All'inizio degli anni '70 si dichiarò omosessuale e fu licenziata per “indegnità” dall’università dove insegnava . Costretta a vivere per strada, sola e abbandonata dalla famiglia, è scomparsa a 83 anni in una casa di riposo di Bolzano

Mariasilvia Spolato è morta il 31 ottobre nella sua stanza della casa di riposo Villa Armonia. Aveva 83 anni, ed era nota ai cittadini di Bolzano come uno dei clochard che abitavano la zona della stazione. Ma Mariasilvia Spolato era molto più di questo. Laureata con 110 e lode in matematica, Spolato era una docente universitaria, fondatrice della rivista Fuori – che poi diventerà prima organizzazione dichiaratamente gay del nostro paese – e autrice di libri fondamentali sui movimenti per i diritti civili. Poi, all’improvviso, la sua vita è cambiata per una fotografia scattata durante una manifestazione.

L’8 marzo 1972 Mariasilvia Spolato sfilava vestita da donna-sandwich. Indossava un cartello che diceva “Liberazione omosessuale”, e la sua foto pubblicata da Panorama diventò presto uno scandalo nazionale. Come racconta il quotidiano Alto Adige, il coming out le costerà il posto di lavoro, l’indignazione della famiglia e persino la casa. Da quel momento in poi vivrà per strada, finché un’infezione a una gamba non la porterà prima in un rifugio Caritas, poi nella casa di riposo dove è morta, da sola, la notte del 31 ottobre.

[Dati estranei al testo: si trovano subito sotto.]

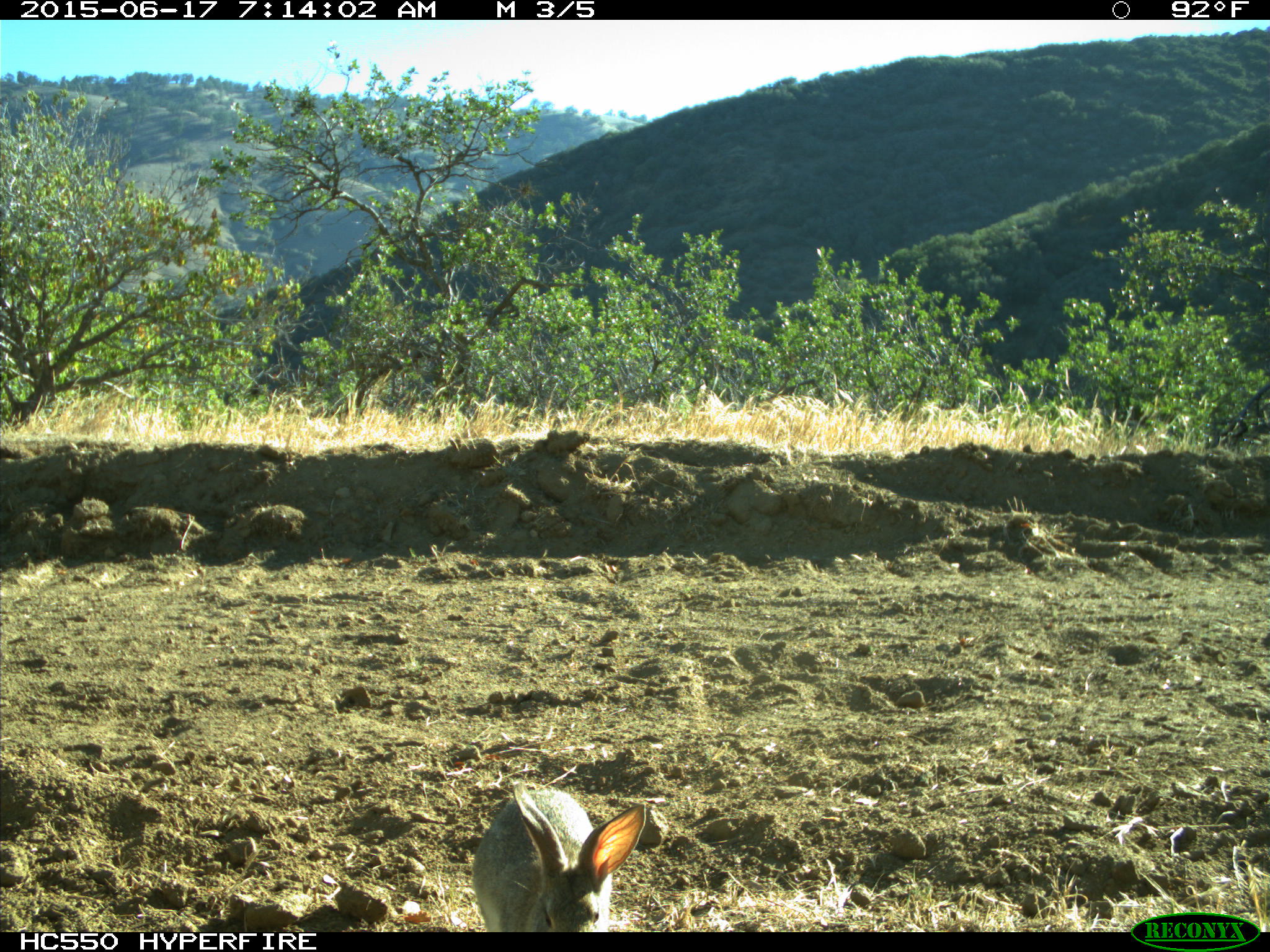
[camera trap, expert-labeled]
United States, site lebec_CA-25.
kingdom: Animalia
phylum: Chordata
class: Mammalia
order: Lagomorpha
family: Leporidae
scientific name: Leporidae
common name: rabbits and hares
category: unidentified rabbit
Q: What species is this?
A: Unidentified rabbit (rabbits and hares) (Leporidae).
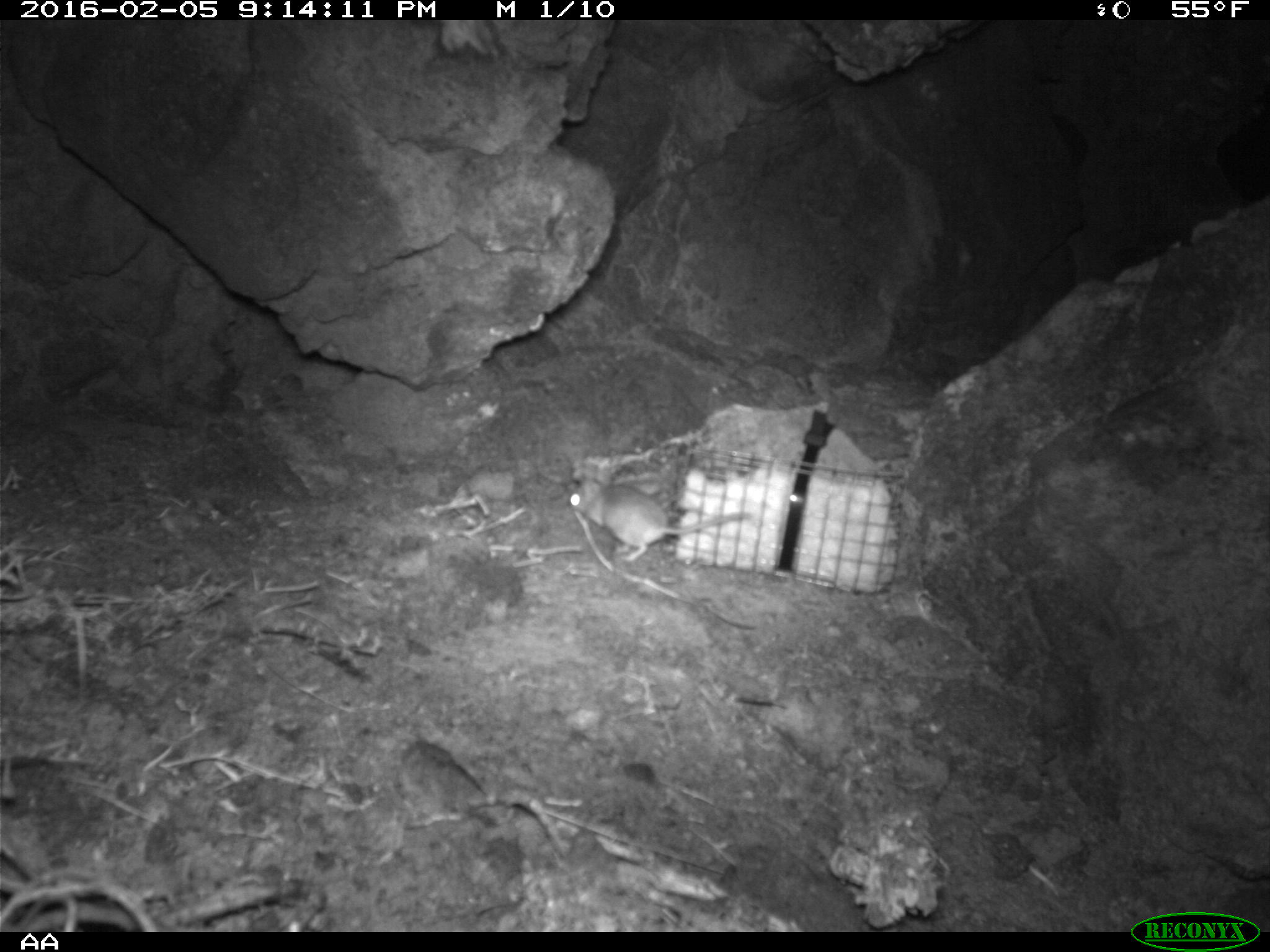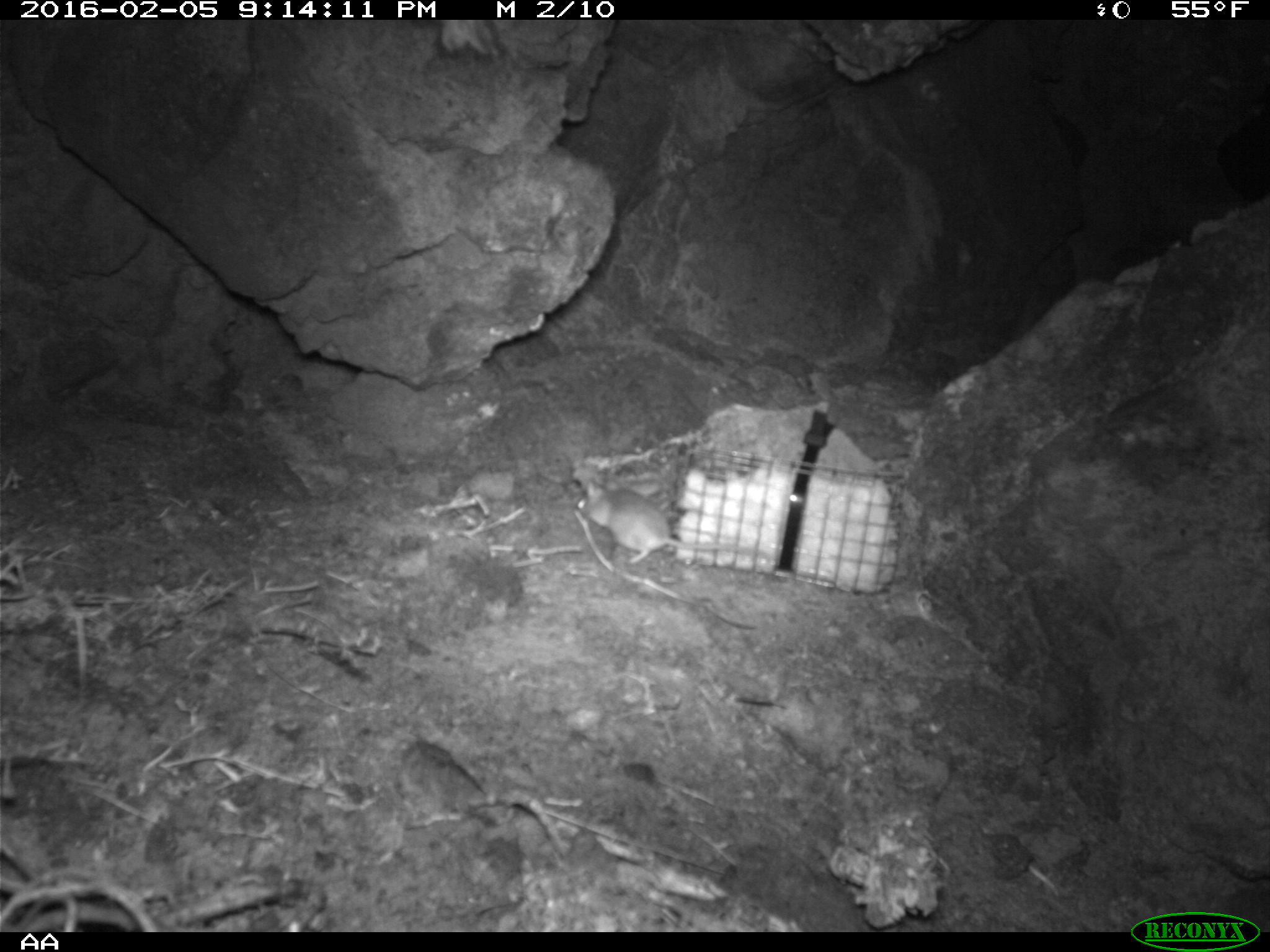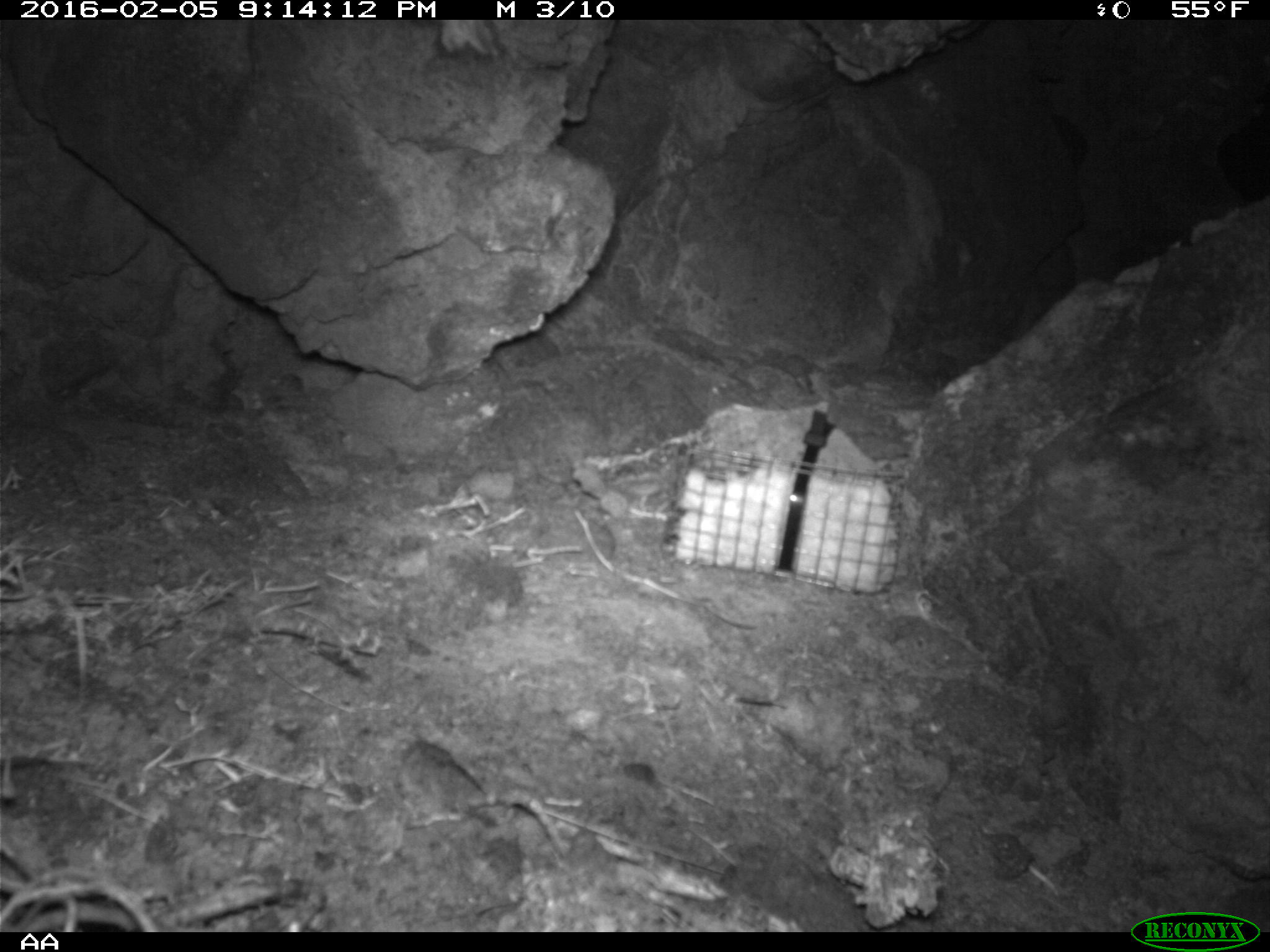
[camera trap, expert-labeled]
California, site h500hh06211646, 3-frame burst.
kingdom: Animalia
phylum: Chordata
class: Mammalia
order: Rodentia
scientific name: Rodentia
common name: rodent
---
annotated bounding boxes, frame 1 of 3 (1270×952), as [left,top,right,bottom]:
rodent: [567,469,750,564]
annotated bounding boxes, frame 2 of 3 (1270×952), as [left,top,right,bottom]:
rodent: [573,477,766,565]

«Tutti gli operatori di Vila Armonia sono rimasti colpiti e addolorati», racconta all’ANSA il fotografo Lorenzo Zambello – che ha scattato la fotografia che vedete in cima all’articolo. «Silvia aveva conquistato i cuori di tutti. Come fotografo è stato un grande onore per me poterla fotografare. Non amava essere ripresa. Questa primavera, mentre facevo ritratti degli ospiti di Villa Armonia, è stata lei a venire da me».

Il funerale sarà a carico del comune di Bolzano, un gesto necessario per una donna che ha pagato un prezzo enorme, assurdo, e che è stata dimenticata da tutti.